Writing a Non-Gemified Strategy for OmniAuth http://www.polyglotprogramminginc.com/writing-a-non-gemified-strategy-for-omniauth/

Edit I actually was very close to the answer. I hadn't setup Devise correctly and was accessing Warden directly, which is I was able to "sign in" and then was immediately signed out of my application.

config/initializers/devise.rb (the wrong way)

config.warden do |manager|  
  manager.strategies.add(:custom_authenticatable, Devise::Strategies::CustomAuthenticatable)
  manager.default_strategies(:scope => :user).unshift :custom_authenticatable
end

This caused the custom_authenticatatable code to be called but was still trying to use the local Database for the user.
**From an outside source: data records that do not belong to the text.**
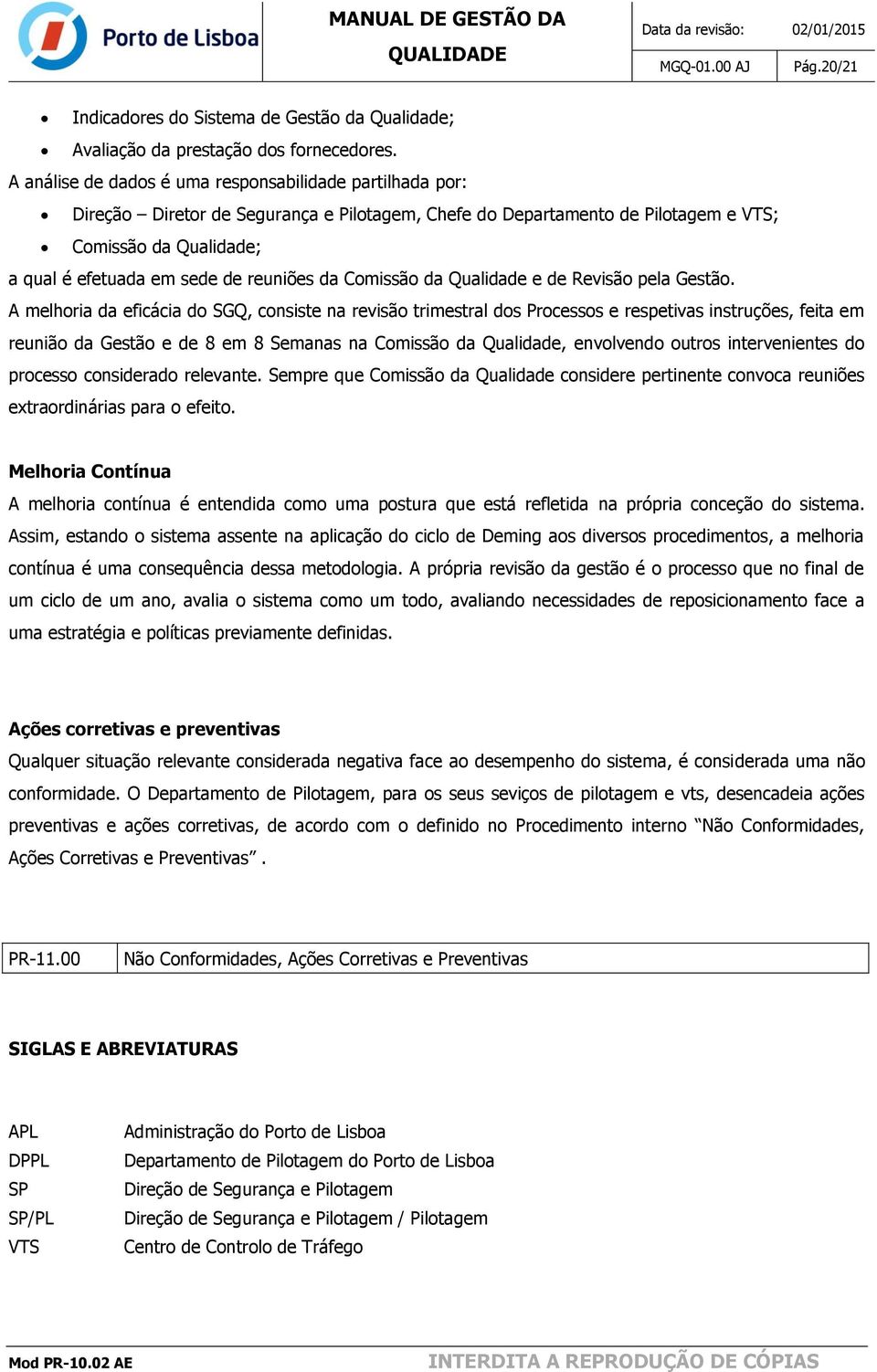 reuniões da Comissão da Qualidade e de Revisão pela Gestão.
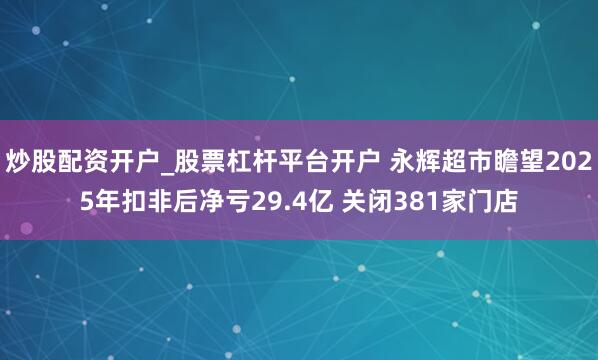 炒股配资开户_股票杠杆平台开户 永辉超市瞻望2025年扣非后净亏29.4亿 关闭381家门店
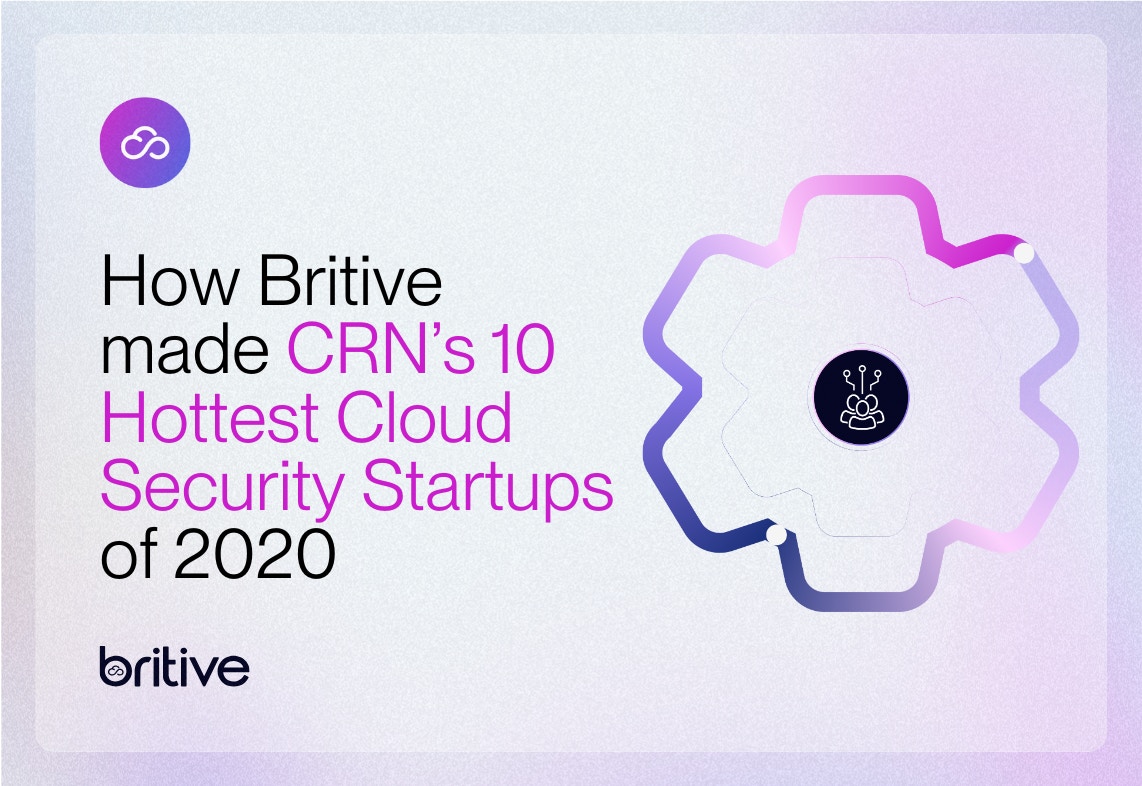 How Britive made CRN's 10 Hottest Cloud Security Startups of 2020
When I made the following change to devise.rb (as described in the ldstudios blog) it started working as expected.

config/initializers/devise.rb (the right way)

Devise.add_module(:custom_authenticatable, {
  strategy: true,
  controller: :sessions,
  model: 'custom_auth',
  route: :session
})

Answer 1

The omniauth route is not too bad. You can subclass the provider in omniauth-identity and add your custom sign in logic.